Exercise prompt: Copy out everything in the rows below, starting at the line that contains "Looking at this" and ending with the final line of the rows. Leave the pictures out of your answer.

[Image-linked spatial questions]
┏━━
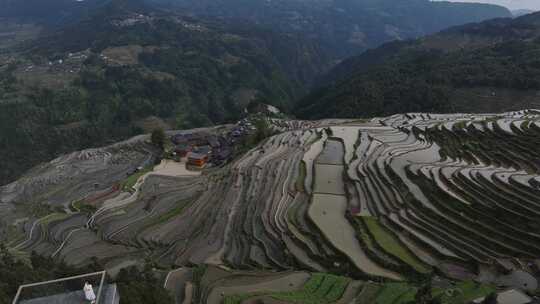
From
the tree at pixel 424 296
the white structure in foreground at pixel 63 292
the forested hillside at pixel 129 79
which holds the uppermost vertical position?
the white structure in foreground at pixel 63 292

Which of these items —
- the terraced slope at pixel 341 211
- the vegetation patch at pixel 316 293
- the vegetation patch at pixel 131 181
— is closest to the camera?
the vegetation patch at pixel 316 293

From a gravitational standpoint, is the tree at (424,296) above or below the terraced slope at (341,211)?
above

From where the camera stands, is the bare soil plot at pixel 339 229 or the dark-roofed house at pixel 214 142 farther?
the dark-roofed house at pixel 214 142

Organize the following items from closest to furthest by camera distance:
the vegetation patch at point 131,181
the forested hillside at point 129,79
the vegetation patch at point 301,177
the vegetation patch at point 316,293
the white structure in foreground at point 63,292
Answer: the white structure in foreground at point 63,292 < the vegetation patch at point 316,293 < the vegetation patch at point 301,177 < the vegetation patch at point 131,181 < the forested hillside at point 129,79

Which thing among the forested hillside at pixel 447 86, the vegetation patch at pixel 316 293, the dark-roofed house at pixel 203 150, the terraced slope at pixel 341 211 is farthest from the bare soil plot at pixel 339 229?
the forested hillside at pixel 447 86

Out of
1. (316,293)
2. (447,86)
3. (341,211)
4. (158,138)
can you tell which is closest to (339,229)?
(341,211)

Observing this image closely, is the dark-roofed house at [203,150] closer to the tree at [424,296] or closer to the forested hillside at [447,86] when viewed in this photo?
the forested hillside at [447,86]

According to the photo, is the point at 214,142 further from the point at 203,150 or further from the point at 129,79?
the point at 129,79

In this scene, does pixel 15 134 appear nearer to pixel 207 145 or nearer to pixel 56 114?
pixel 56 114
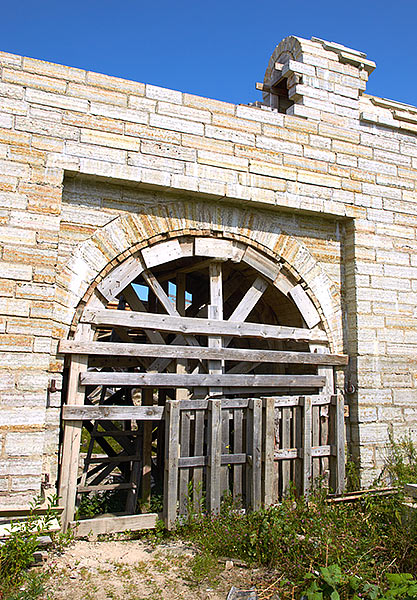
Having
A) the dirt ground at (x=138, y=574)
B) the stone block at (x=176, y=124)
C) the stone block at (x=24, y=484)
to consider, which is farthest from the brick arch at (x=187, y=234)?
the dirt ground at (x=138, y=574)

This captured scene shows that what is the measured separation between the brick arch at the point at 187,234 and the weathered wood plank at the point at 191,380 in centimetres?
58

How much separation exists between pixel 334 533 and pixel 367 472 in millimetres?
1816

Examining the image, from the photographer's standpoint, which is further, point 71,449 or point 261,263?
point 261,263

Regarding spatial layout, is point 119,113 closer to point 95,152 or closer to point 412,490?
point 95,152

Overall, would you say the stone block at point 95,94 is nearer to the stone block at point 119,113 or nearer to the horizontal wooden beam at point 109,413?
the stone block at point 119,113

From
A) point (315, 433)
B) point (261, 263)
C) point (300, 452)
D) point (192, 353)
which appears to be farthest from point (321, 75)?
point (300, 452)

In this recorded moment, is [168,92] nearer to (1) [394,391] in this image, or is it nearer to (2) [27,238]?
(2) [27,238]

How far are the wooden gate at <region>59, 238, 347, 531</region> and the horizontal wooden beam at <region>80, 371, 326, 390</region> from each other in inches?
0.4

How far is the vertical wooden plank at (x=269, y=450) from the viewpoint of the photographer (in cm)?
564

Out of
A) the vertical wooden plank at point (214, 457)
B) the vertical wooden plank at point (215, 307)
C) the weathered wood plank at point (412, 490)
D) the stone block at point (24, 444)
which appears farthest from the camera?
the vertical wooden plank at point (215, 307)

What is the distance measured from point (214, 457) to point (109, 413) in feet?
3.86

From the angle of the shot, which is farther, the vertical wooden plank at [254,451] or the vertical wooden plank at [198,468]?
the vertical wooden plank at [254,451]

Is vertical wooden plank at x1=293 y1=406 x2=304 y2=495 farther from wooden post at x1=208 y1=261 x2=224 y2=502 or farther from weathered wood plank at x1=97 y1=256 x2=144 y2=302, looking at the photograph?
weathered wood plank at x1=97 y1=256 x2=144 y2=302

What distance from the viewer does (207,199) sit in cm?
628
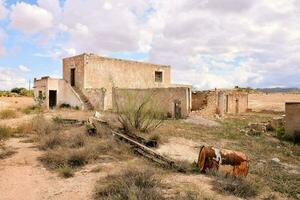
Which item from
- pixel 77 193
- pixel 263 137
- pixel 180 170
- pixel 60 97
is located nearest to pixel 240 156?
pixel 180 170

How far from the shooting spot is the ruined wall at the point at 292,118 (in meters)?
14.3

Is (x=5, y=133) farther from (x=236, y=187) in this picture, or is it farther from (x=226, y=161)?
(x=236, y=187)

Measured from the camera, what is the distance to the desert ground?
6875 mm

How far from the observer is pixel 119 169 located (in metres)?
8.39

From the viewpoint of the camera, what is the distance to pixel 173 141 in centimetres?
1246

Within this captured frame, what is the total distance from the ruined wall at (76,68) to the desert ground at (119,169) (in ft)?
41.4

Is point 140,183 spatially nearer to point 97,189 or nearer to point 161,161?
point 97,189

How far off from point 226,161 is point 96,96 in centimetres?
1894

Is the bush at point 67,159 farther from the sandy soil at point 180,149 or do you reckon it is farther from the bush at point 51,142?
the sandy soil at point 180,149

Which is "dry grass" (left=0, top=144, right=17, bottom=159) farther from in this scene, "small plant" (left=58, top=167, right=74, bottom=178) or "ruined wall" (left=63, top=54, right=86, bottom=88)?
"ruined wall" (left=63, top=54, right=86, bottom=88)

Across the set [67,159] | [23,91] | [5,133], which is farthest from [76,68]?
[23,91]

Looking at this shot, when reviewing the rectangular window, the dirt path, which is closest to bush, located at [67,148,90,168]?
the dirt path

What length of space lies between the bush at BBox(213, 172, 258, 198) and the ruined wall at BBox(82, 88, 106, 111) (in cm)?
1881

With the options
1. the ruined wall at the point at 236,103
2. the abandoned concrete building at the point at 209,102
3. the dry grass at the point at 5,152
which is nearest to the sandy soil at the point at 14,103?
the abandoned concrete building at the point at 209,102
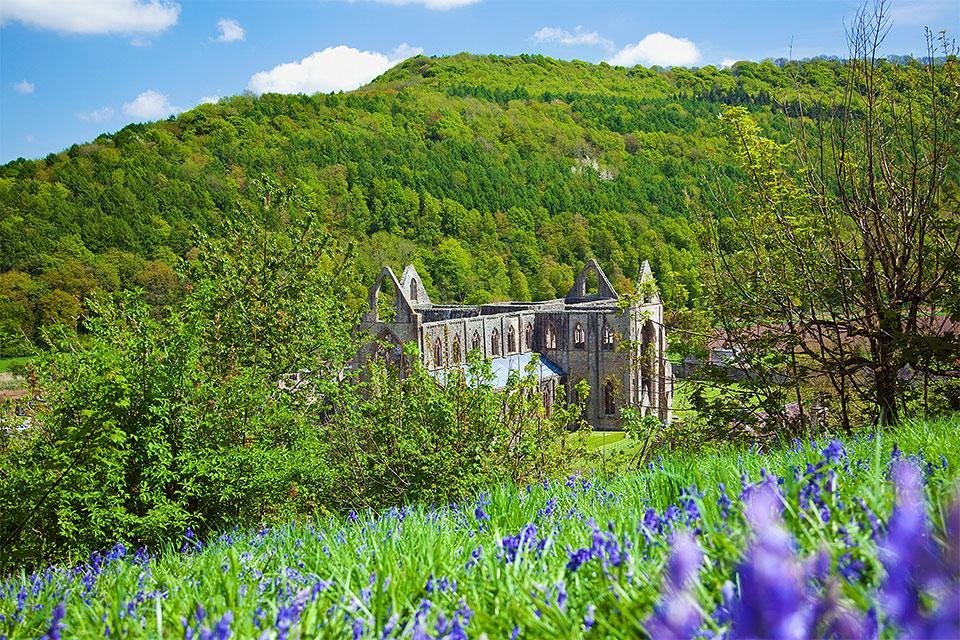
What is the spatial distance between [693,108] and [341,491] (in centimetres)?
16036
┗━━
Solution for this problem:
Looking at this shot, when reviewing the rectangular window, the dirt path, which is closest to bush, located at [67,148,90,168]?
the dirt path

What length of space lies between the bush at BBox(213, 172, 258, 198) and the ruined wall at BBox(82, 88, 106, 111) (in cm)?
1881

With the options
1. the ruined wall at the point at 236,103
2. the abandoned concrete building at the point at 209,102
3. the dry grass at the point at 5,152
which is nearest to the sandy soil at the point at 14,103?
the abandoned concrete building at the point at 209,102
What is the spatial distance between [693,108] and [341,491] (in centimetres)?
16036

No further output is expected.